Monday, August 18, 2014

Robin Williams & Suicide: What Should Our Response Be?

Before you read the main body of this post, let me give you some background on the worldview from which this post is written. I was placed in foster care at the age of five and for the first time in my life I felt love and security and had a special bond with my foster dad. He and my foster mom adopted me a few months later. When I was seven years old my adopted father committed suicide, which for my life topped the list of painful experiences. I'm a little late to the Robin Williams blog game, but that is because it took me a little longer to process than it may have taken the average human who hasn't been affected by parental suicide.


If you haven't heard by now, Robin Williams tragically and surprisingly took his own life a week ago. As a survivor of parental suicide the news hit me differently than it probably hit most people. Yes there was the shock and sadness over losing such a huge character in my childhood, but there was also the flood of memories from hearing the news that my dad killed himself. Along with the sadness of the loss of this iconic figure, came anger. Anger with my dad, but also anger with Robin Williams, and anger towards the way the media was handling this situation as well. Before you judge me for my anger, let me explain.


Suicide is literally the most selfish act a person can perform. Suicide is the easy, self centered, cowardly way out. It is literally the murder of one's self. You are stealing away a life from people who love you. I don't want to downplay the sadness of a great loss, but I also don't want to see suicide honored and celebrated in our society. There seemed to be an outpouring of people celebrating the fact that Robin Williams is no longer in pain. Death is a part of life, and when someone lives a great life we should celebrate their life and impact they they had on our society. But we cannot celebrate their death. The wound left with the family of someone who passed due to self-murder is something that can only be understood by the family of a person who committed suicide. Williams left behind three children. Anytime a parent is lost it is tough, however when your parent commits suicide it is a whole new level of pain and questioning. These three children, although adults, will wonder for the rest of their lives if there is something they could have done differently. They will wonder why their dad didn't see them as worthy to stay around for. As the popular meme circulating the web states, "Genie, You're Free..." but your family is not.

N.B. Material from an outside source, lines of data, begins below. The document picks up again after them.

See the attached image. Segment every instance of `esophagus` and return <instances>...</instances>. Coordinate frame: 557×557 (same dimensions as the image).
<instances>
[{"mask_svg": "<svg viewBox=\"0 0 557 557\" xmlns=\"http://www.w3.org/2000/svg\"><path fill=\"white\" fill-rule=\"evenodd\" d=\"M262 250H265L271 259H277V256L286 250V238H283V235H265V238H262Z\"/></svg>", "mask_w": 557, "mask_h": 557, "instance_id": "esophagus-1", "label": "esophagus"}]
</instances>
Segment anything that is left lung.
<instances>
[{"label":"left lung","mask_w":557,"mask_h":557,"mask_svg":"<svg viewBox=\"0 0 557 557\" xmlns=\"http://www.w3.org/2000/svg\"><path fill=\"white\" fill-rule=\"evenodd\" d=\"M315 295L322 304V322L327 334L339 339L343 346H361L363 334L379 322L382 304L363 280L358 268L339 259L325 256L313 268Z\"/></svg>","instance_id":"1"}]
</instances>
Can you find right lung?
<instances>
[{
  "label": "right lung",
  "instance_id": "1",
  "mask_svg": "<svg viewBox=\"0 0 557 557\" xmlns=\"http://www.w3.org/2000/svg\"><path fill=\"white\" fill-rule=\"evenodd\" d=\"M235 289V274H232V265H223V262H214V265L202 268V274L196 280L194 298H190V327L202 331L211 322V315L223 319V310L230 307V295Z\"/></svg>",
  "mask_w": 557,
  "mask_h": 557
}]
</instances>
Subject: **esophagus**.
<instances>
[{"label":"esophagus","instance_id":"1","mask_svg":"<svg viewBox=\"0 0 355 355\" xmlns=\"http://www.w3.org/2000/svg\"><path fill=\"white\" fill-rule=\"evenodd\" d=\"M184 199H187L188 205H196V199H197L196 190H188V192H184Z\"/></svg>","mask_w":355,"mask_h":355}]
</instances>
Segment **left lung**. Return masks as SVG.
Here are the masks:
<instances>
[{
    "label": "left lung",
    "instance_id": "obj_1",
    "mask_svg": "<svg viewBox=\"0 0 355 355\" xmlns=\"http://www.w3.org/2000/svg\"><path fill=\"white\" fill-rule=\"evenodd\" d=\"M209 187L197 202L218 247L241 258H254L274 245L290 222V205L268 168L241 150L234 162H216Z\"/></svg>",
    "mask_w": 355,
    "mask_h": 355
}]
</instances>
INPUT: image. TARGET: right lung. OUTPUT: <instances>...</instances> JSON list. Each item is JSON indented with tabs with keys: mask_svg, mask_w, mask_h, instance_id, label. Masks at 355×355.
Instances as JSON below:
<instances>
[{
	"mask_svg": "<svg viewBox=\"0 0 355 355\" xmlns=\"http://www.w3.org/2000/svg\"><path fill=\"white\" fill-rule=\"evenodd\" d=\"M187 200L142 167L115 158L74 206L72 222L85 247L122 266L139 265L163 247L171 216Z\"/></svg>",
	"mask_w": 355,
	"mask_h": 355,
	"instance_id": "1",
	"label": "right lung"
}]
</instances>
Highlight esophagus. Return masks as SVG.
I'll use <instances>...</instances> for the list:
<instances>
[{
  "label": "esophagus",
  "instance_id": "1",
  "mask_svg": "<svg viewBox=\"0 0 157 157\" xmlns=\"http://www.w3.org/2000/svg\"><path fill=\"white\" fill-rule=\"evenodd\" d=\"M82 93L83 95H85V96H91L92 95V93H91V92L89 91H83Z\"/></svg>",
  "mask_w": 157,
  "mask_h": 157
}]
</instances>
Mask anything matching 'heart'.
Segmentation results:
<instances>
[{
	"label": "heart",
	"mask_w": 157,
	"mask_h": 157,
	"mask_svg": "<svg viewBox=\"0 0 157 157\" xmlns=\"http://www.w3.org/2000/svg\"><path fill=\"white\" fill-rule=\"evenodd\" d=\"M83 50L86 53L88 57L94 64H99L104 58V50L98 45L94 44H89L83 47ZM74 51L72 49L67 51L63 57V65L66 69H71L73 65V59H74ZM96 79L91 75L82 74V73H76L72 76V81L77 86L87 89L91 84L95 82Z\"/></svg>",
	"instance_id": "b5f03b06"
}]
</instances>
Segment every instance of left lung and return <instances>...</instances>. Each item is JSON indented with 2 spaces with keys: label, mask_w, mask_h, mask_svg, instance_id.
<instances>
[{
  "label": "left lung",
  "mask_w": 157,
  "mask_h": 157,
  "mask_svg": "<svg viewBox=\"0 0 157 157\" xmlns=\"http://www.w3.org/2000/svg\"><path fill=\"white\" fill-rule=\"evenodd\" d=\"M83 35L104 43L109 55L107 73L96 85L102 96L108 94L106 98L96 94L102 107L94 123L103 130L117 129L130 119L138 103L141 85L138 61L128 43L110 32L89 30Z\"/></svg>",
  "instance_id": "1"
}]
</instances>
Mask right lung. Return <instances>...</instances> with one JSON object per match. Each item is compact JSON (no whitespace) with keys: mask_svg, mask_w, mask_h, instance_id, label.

I understand depression and suicidal tendencies. I was moments away from committing suicide as a 17 year old high school student when a friend called me as a last ditch outcry for help before she took her life. I convinced my friend that her life was worth living, and in doing so I convinced myself that I had to make that same decision to always choose life no matter how hard it may be. At the end of the day I knew I could never do to anyone else what my dad did to me. We need to step up as a society and let the world know that suicide is not an appropriate response to depression. Regardless of how alone you think you may be, there are people who care about you and who will be severely wounded by your decision to take your own life. You have value. You have purpose. There is always a reason to choose life.  Let's celebrate the life and career of Robin Williams, but let's not pretend like his decision to take his own life was a good or acceptable one. Suicide is never the answer.